» **GIVEN REQUEST**
Give back every one of the lines below, switching each "camera" to "lens" and leaving everything else as it is.

==== DATASET EXTRACT ====

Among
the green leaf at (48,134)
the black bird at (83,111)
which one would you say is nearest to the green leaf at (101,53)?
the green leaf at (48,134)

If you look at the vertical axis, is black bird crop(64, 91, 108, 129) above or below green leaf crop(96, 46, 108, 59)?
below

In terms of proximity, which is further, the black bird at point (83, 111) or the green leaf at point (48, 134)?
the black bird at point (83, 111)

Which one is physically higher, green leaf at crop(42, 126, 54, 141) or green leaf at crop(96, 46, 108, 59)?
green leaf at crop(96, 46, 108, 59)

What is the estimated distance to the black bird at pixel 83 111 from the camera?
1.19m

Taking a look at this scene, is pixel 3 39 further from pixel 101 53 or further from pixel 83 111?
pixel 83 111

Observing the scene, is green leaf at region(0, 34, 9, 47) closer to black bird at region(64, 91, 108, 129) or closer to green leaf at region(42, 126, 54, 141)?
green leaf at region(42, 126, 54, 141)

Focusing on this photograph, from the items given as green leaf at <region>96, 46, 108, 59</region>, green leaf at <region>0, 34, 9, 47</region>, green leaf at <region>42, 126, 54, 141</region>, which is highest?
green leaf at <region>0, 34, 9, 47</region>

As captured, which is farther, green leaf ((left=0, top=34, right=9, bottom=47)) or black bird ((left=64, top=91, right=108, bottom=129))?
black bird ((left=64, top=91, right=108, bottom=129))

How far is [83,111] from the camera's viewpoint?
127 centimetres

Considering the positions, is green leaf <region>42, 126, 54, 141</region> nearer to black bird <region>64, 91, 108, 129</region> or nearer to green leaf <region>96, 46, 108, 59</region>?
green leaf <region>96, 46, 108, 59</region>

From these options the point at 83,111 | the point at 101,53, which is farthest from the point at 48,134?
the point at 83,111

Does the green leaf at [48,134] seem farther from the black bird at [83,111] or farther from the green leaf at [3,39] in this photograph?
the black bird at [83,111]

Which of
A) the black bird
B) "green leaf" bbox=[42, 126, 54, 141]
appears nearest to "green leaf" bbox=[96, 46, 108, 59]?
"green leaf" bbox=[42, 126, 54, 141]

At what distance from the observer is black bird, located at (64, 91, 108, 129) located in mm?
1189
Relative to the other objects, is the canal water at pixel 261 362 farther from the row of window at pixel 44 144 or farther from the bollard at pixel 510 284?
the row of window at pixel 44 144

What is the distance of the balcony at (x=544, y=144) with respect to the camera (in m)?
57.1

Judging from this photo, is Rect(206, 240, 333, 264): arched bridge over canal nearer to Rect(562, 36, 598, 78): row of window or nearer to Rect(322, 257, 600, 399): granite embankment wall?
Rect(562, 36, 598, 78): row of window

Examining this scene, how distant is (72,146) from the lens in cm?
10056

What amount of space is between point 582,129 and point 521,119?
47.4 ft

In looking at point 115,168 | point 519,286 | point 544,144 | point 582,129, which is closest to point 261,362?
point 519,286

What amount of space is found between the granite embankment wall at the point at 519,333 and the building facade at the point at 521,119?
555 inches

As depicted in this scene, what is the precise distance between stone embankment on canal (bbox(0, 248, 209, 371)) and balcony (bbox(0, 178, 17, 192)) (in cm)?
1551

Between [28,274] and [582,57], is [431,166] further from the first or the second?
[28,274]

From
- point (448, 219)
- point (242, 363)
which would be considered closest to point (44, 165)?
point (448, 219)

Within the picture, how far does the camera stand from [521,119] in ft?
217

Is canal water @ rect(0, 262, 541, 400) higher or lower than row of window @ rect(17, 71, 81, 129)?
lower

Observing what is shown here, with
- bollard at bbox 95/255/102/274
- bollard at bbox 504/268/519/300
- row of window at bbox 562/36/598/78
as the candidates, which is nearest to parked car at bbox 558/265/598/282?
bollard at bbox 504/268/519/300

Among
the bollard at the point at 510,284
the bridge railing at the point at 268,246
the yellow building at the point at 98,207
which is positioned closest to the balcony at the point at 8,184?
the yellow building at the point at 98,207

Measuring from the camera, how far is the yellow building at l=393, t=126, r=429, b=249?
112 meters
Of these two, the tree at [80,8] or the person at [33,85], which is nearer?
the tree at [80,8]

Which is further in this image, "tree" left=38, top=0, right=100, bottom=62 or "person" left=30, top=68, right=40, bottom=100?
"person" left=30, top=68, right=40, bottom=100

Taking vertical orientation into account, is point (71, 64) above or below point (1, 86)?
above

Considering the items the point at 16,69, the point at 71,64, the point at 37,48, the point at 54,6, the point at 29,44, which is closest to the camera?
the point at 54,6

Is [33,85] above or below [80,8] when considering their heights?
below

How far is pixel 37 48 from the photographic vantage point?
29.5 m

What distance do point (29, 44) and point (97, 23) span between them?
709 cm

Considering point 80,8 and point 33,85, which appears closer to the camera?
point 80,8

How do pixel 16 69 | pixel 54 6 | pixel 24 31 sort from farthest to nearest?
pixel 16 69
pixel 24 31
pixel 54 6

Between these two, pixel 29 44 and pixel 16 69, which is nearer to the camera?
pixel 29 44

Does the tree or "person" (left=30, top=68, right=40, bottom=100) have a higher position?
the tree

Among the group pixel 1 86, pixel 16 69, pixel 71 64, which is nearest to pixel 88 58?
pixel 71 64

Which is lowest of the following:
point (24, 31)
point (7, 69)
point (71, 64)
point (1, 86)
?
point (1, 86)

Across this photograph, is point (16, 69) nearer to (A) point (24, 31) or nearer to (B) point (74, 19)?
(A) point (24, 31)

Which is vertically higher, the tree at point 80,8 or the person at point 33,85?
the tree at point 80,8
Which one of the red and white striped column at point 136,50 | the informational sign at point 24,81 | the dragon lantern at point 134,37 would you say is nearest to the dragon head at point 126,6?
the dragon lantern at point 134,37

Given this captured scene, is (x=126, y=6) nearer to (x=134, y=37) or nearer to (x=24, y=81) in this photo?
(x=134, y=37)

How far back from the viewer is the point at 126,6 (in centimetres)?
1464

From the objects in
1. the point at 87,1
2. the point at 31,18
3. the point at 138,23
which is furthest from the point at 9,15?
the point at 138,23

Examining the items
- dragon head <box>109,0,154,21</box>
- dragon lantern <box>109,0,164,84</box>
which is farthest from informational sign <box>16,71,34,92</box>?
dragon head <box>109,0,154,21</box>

====

» **RESPONSE**
Among
the green leaf at (48,134)
the black bird at (83,111)
which one would you say is nearest to the green leaf at (101,53)?
the green leaf at (48,134)

If you look at the vertical axis, is black bird crop(64, 91, 108, 129) above or below green leaf crop(96, 46, 108, 59)?
below

In terms of proximity, which is further, the black bird at point (83, 111) or the green leaf at point (48, 134)?
the black bird at point (83, 111)

Which one is physically higher, green leaf at crop(42, 126, 54, 141) or green leaf at crop(96, 46, 108, 59)?
green leaf at crop(96, 46, 108, 59)

What is the estimated distance to the black bird at pixel 83 111 from the lens?
1.19m

Taking a look at this scene, is pixel 3 39 further from pixel 101 53 or further from pixel 83 111?
pixel 83 111

Observing the scene, is green leaf at region(0, 34, 9, 47) closer to black bird at region(64, 91, 108, 129) or closer to green leaf at region(42, 126, 54, 141)?
green leaf at region(42, 126, 54, 141)

Focusing on this photograph, from the items given as green leaf at <region>96, 46, 108, 59</region>, green leaf at <region>0, 34, 9, 47</region>, green leaf at <region>42, 126, 54, 141</region>, which is highest?
green leaf at <region>0, 34, 9, 47</region>

As captured, which is farther, green leaf ((left=0, top=34, right=9, bottom=47)) or black bird ((left=64, top=91, right=108, bottom=129))?
black bird ((left=64, top=91, right=108, bottom=129))

How far is [83,111] from the lens's viewpoint?
127 centimetres

Considering the positions, is green leaf <region>42, 126, 54, 141</region> nearer to black bird <region>64, 91, 108, 129</region> or nearer to green leaf <region>96, 46, 108, 59</region>?
green leaf <region>96, 46, 108, 59</region>

From these options the point at 83,111 | the point at 101,53, which is farthest from the point at 48,134?
the point at 83,111

Does the green leaf at [48,134] seem farther from the black bird at [83,111] or farther from the green leaf at [3,39] in this photograph?
the black bird at [83,111]

Which of
A) the black bird
B) "green leaf" bbox=[42, 126, 54, 141]
appears nearest to "green leaf" bbox=[96, 46, 108, 59]?
"green leaf" bbox=[42, 126, 54, 141]

At what distance from the observer is black bird, located at (64, 91, 108, 129) located in mm?
1189
Relative to the other objects, is the canal water at pixel 261 362 farther from the row of window at pixel 44 144 or farther from the bollard at pixel 510 284?
the row of window at pixel 44 144

What is the distance of the balcony at (x=544, y=144) with respect to the lens (in m)?
57.1

Judging from this photo, is Rect(206, 240, 333, 264): arched bridge over canal nearer to Rect(562, 36, 598, 78): row of window or nearer to Rect(322, 257, 600, 399): granite embankment wall?
Rect(562, 36, 598, 78): row of window

Examining this scene, how distant is (72,146) from the lens in cm?
10056

What amount of space is between point 582,129 and point 521,119?
47.4 ft

In looking at point 115,168 | point 519,286 | point 544,144 | point 582,129, which is closest to point 261,362?
point 519,286

What amount of space is found between the granite embankment wall at the point at 519,333 and the building facade at the point at 521,119?
555 inches

As depicted in this scene, what is the precise distance between stone embankment on canal (bbox(0, 248, 209, 371)) and balcony (bbox(0, 178, 17, 192)) (in cm)?
1551

Between [28,274] and [582,57], is [431,166] further from the first or the second?
[28,274]

From
- point (448, 219)
- point (242, 363)
which would be considered closest to point (44, 165)?
point (448, 219)

Within the picture, how far does the lens stand from [521,119] in ft?
217

Is canal water @ rect(0, 262, 541, 400) higher or lower than row of window @ rect(17, 71, 81, 129)?
lower

Observing what is shown here, with
- bollard at bbox 95/255/102/274
- bollard at bbox 504/268/519/300
- row of window at bbox 562/36/598/78
as the candidates, which is nearest to parked car at bbox 558/265/598/282?
bollard at bbox 504/268/519/300

Among
the bollard at the point at 510,284
the bridge railing at the point at 268,246
the yellow building at the point at 98,207
which is positioned closest to the balcony at the point at 8,184?
the yellow building at the point at 98,207

Measuring from the lens, how far is the yellow building at l=393, t=126, r=429, b=249?
112 meters
Of these two, the tree at [80,8] or the person at [33,85], which is nearer?
the tree at [80,8]

Which is further in this image, "tree" left=38, top=0, right=100, bottom=62 or "person" left=30, top=68, right=40, bottom=100?
"person" left=30, top=68, right=40, bottom=100

Taking vertical orientation into account, is point (71, 64) above or below point (1, 86)?
above

Considering the items the point at 16,69, the point at 71,64, the point at 37,48, the point at 54,6, the point at 29,44, which is closest to the lens?
the point at 54,6

Is [33,85] above or below [80,8] when considering their heights?
below

How far is pixel 37 48 from the photographic vantage point?
29.5 m

What distance do point (29, 44) and point (97, 23) span between them?
709 cm

Considering point 80,8 and point 33,85, which appears closer to the lens?
point 80,8

How do pixel 16 69 | pixel 54 6 | pixel 24 31 sort from farthest to nearest?
pixel 16 69
pixel 24 31
pixel 54 6

Between these two, pixel 29 44 and pixel 16 69, which is nearer to the lens?
pixel 29 44

Does the tree or "person" (left=30, top=68, right=40, bottom=100) have a higher position?
the tree

Among the group pixel 1 86, pixel 16 69, pixel 71 64, which is nearest to pixel 88 58?
pixel 71 64

Which is lowest of the following:
point (24, 31)
point (7, 69)
point (71, 64)
point (1, 86)
?
point (1, 86)

Across this photograph, is point (16, 69) nearer to (A) point (24, 31) or nearer to (B) point (74, 19)?
(A) point (24, 31)

Which is vertically higher, the tree at point 80,8 or the person at point 33,85?
the tree at point 80,8
Which one of the red and white striped column at point 136,50 | the informational sign at point 24,81 | the dragon lantern at point 134,37 would you say is nearest to the dragon head at point 126,6?
the dragon lantern at point 134,37

Given this captured scene, is (x=126, y=6) nearer to (x=134, y=37) or nearer to (x=24, y=81) in this photo?
(x=134, y=37)

How far back from the viewer is the point at 126,6 (in centimetres)?
1464

From the objects in
1. the point at 87,1
2. the point at 31,18
3. the point at 138,23
which is furthest from the point at 9,15?
the point at 138,23

Examining the items
- dragon head <box>109,0,154,21</box>
- dragon lantern <box>109,0,164,84</box>
which is farthest from informational sign <box>16,71,34,92</box>?
dragon head <box>109,0,154,21</box>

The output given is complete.